For example, one may formulate axioms of probability theory as an extension of ordinary two-valued logic. From a handful of elementary axioms capturing what it means for degrees of belief in combinations of propositions (on some evidence) to be consistent, you can derive a differential equation whose solution is a functional representation of what is often taken as a definition of conditional probability in mathematical probability theory:
c * f(X and Y | Z ) = f(X | Y and Z) * f(Y | Z)
Negative probabilities are different beast, best viewed as algebraic extensions to probability theory in the manner that, e.g., the integers are algebraic extensions of the natural numbers (i.e., by including additive inverses). But I am not very knowledgeable on the subject, so I will say no more.

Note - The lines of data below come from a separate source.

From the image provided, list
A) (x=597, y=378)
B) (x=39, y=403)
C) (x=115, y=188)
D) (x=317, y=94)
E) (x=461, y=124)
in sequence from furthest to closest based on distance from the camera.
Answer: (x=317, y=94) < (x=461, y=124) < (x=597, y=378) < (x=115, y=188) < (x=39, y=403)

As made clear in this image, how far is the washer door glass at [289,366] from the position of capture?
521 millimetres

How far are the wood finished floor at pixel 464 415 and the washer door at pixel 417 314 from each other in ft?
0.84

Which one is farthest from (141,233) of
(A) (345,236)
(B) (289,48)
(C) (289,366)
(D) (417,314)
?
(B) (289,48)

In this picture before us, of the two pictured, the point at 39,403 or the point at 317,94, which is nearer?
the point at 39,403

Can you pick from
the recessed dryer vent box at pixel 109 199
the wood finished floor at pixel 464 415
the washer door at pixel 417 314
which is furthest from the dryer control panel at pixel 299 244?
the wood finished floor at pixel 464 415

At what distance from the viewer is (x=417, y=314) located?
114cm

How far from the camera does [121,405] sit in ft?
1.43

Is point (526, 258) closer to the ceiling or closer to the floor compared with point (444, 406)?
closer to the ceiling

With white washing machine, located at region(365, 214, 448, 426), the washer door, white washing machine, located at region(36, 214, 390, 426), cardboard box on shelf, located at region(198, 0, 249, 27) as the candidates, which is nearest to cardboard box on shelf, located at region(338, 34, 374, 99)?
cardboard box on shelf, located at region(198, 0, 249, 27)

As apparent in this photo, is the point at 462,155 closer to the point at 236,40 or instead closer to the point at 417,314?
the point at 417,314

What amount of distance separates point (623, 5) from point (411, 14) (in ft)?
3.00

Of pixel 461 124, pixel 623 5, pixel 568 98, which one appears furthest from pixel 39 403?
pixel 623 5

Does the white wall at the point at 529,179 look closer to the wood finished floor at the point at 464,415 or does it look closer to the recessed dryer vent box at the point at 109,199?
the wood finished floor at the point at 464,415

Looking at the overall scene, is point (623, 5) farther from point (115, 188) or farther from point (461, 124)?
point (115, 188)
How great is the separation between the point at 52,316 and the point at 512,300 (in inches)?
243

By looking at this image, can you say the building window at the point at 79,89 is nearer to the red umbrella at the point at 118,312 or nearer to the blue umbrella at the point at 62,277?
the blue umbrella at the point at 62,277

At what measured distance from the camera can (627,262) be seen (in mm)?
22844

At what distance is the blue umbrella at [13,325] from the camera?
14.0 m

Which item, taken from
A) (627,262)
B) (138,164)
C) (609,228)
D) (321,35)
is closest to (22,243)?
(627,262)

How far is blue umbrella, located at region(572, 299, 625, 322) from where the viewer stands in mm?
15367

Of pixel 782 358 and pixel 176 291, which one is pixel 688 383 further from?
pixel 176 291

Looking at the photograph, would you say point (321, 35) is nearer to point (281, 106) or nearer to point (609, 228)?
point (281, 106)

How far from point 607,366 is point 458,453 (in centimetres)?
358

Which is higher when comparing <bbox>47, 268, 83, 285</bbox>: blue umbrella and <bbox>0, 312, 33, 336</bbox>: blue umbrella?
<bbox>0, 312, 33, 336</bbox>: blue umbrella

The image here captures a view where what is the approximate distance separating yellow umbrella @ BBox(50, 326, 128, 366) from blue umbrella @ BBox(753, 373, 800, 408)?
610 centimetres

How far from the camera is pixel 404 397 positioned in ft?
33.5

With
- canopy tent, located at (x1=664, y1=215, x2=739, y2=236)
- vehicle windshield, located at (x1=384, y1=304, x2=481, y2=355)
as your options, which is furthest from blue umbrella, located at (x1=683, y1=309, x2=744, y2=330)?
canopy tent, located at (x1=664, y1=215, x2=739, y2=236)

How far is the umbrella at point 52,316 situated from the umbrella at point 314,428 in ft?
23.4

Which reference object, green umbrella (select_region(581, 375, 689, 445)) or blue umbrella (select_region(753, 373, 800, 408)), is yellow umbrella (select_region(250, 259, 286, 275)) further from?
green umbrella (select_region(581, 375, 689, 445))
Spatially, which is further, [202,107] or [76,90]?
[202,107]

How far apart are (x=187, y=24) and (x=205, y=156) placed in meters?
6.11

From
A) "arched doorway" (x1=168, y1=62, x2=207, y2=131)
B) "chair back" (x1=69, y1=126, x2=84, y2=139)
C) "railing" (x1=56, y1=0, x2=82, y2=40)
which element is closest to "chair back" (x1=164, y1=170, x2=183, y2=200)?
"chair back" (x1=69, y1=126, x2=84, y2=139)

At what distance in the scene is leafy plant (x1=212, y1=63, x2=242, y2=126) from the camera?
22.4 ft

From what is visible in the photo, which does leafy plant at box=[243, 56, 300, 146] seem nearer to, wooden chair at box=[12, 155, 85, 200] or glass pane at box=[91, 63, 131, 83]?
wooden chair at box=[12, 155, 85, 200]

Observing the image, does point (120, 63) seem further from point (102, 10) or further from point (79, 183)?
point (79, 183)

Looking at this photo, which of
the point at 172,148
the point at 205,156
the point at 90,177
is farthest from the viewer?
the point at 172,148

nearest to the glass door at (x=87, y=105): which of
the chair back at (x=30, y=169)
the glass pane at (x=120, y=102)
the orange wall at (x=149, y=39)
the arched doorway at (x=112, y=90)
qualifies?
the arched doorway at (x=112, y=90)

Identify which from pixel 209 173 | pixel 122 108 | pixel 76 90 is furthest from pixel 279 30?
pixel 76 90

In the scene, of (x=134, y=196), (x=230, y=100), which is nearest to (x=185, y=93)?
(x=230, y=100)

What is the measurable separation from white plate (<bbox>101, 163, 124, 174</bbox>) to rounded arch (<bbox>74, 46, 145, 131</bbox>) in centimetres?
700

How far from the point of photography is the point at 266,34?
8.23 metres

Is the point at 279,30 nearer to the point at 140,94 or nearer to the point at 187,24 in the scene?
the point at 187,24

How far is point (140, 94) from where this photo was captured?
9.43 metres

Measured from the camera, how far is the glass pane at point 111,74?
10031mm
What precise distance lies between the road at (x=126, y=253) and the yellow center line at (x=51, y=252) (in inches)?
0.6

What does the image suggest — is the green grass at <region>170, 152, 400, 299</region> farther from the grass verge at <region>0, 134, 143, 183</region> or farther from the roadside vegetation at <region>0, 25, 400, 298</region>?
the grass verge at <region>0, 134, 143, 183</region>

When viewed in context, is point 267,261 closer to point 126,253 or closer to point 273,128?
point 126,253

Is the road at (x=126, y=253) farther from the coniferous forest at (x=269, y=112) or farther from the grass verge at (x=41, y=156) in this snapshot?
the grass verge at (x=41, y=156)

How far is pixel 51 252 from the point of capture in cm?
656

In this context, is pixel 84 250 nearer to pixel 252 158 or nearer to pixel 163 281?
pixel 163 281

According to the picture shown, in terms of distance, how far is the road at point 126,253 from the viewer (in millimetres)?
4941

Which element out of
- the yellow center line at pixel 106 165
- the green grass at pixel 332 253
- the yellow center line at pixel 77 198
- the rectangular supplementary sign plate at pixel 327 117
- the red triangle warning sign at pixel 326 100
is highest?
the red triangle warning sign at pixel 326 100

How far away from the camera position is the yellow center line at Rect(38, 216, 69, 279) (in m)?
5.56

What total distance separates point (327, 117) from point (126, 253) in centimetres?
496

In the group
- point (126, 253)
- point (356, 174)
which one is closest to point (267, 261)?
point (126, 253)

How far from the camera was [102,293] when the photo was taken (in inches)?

0. For details, see Cox (1961), /The Algebra of Probable Inference/ (recently back in print) or Jaynes (2003), /Probability Theory: The Logic of Science/. Both are excellent books, the former covering probability theory and entropy as extensions of logical reasoning, and the latter covering all that and much else of Bayesian probability and statistics.
Well, you have basically two choices -- one and zero. Any nonzero real number is trivially equivalent to 1.
It's not obvious to me, though, that 0 would work just as well?
I think it's especially important to be able to make a distinction between truth and falsehood however. If they are both 0, this is difficult. :-)